Home Cronaca Corso di formazione politica organizzato dall’associazione Gens Nova

Corso di formazione politica organizzato dall’associazione Gens Nova

BARI – Si è tenuta presso la Sala Giunta del comune di Bari – la presentazione del corso di formazione politica organizzato dall’associazione Gens Nova O.d.V., da sempre impegnata nel sociale ed in attività formativa a favore della cittadinanza ed in particolar modo delle fasce deboli. Ha introdotto la presentazione il vice sindaco Eugenio Di Sciascio, che ha apprezzato la lodevole iniziativa, che senz’altro sarà un valore aggiunto.

Il corso mira a fornire gli elementi fondamentali ed i concetti base di diritto e di disciplina amministrativa a chi intende affacciarsi per la prima volta sulla scena politica.

Le lezioni inizieranno il 24 settembre nella sala convegni dell’ospedale «La Madonnina Life&Care» messa a disposizione gratuitamente dalla struttura, nella persona del Dott. Alberto Nerini, anch’esso soddisfatto della pregevole iniziativa, “come non mai in questo periodo medicina e politica si sono spesso trovati a condividere scelte importanti per il nostro paese”.

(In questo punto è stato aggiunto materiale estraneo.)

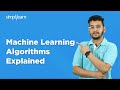 Machine Learning Algorithm | Types Of Machine Learning | What Is An Algorithm | Simplilearn
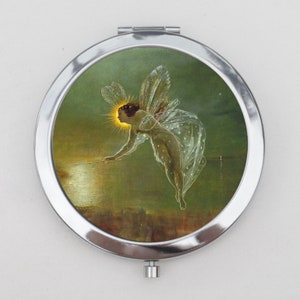 Spirit of the Night Compact Mirror OR Pill Box - Fairies, Fairytales, Small Mirror, Hand Mirror, Pill Case, Pill Holder, Small Pill Case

Gli incontri si articoleranno in 22 sessioni (prevalentemente due venerdì al mese, nella fascia pomeridiana dalle 16,30 alle 18,30, fino a giugno).

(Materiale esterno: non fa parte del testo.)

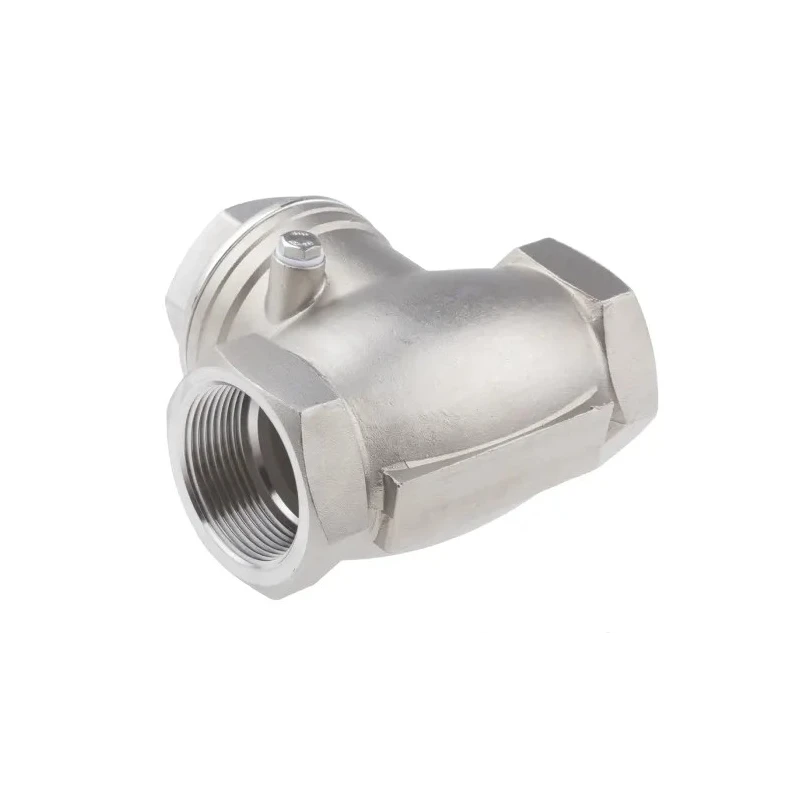 RS PRO Stainless Steel Threaded BSP Single Check Valve 1 to 1/2 in, 14 bar 499-2672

Il corso, fortemente voluto dall’avvocato Antonio La Scala, presidente e fondatore di Gens Nova, sarà tenuto da docenti universitari e professionisti esperti negli argomenti in programma: principi di diritto pubblico, struttura della Pubblica amministrazione,  Codice degli appalti, analisi di P.I.P. e P.A.I.P., tributi locali, anticorruzione e trasparenza. Il corso è riservato a 30 iscritti, numero tra l’altro già raggiunto.

«Con questa iniziativa – commenta l’avvocato Antonio La Scala – abbiamo voluto fornire uno strumento di conoscenza tecnico che riteniamo indispensabile per chi aspiri all’impegno in politica.

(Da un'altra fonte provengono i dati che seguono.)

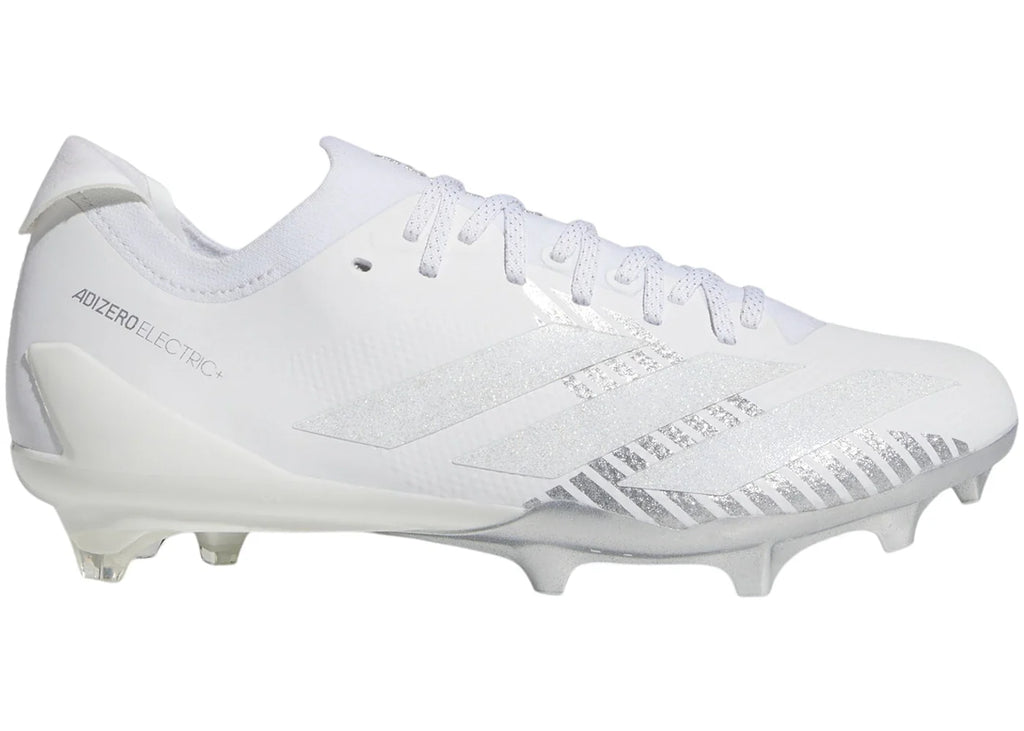 adidas Adizero Electric + II Cloud White Silver Metallic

Troppo spesso ci troviamo di fronte all’impreparazione di chi, chiamato a ricoprire cariche pubbliche elettive, dimostra impreparazione sulle norme di base dell’ordinamento. E questo si traduce in una minore efficacia dell’azione amministrativa, oltre che in un rapporto non corretto con il cittadino-elettore cui vengono fatte promesse impossibili da mantenere».